This decaying chapel once formed part of a convent that was built in the late 1800s. It hosted an order of Franciscan nuns who ran a Catholic boarding school for girls called Pensionatt Saint-Antoine. Situated near Henri-Chapelle and known locally as ‘Gensterbloom’, it was built in a sturdy yet humble style and lovingly clad with stained-glass windows manufactured by a Belgian craftsman.
The nuns who lived within the walls of Gensterbloom followed the teachings of St. Anthony of Padua, a much loved medieval saint of the Catholic Church’s Franciscan Order who was born in Lisbon. The nunnery provided sanctuary to clergy and dignitaries during the height of conflict between French and German forces in World War I, according to texts published in 1916. The events of war in Belgium and France were particularly damaging to Catholic affairs, with gruesome tales describing the “complete destruction” of the nearby city of Louvain.

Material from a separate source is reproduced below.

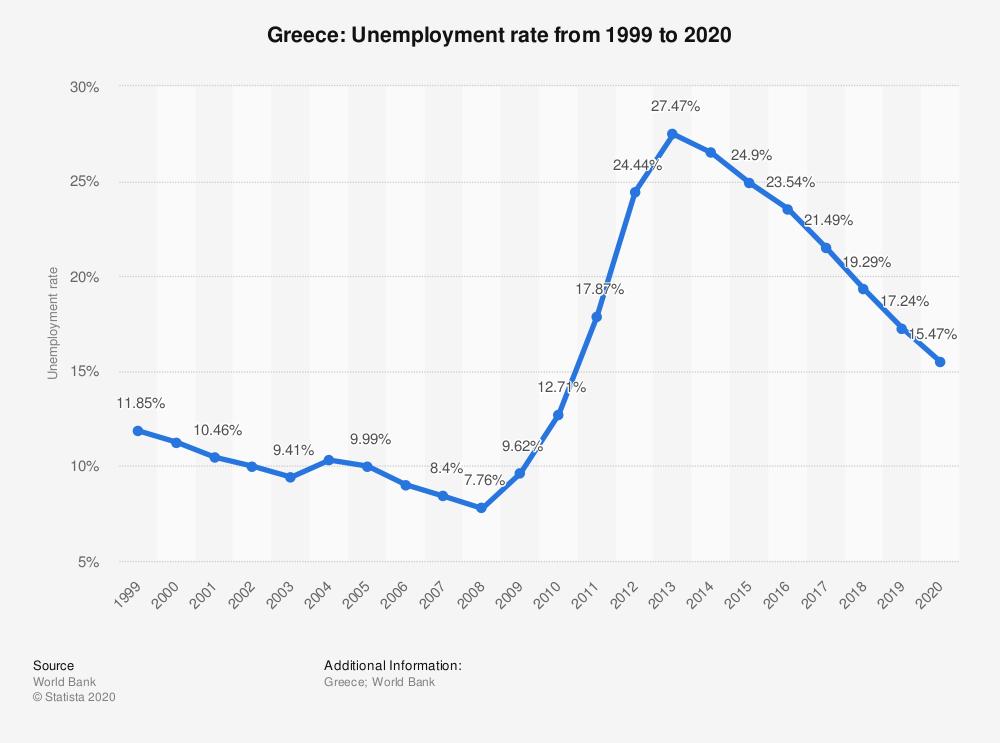 نمودار نرخ بیکاری یونان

Very few records survive to tell the story of the boarding school in the modern era, but it appears to have remained open for the best part of a century and was finally abandoned in the nineties, apparently having served some time as a geriatric home or infirmary. The rectory and school buildings have been ravaged by fire and are in a state of severe dereliction, but thankfully the old chapel has survived largely intact. Its rows of wooden pews, confessional box and stained glass windows are a melancholy reminder of the many hundreds of young souls who lived their lives here, worshipping at the Pensionatt, visiting the nearby town of Aubel and roaming the lush green farmland that surrounds the area.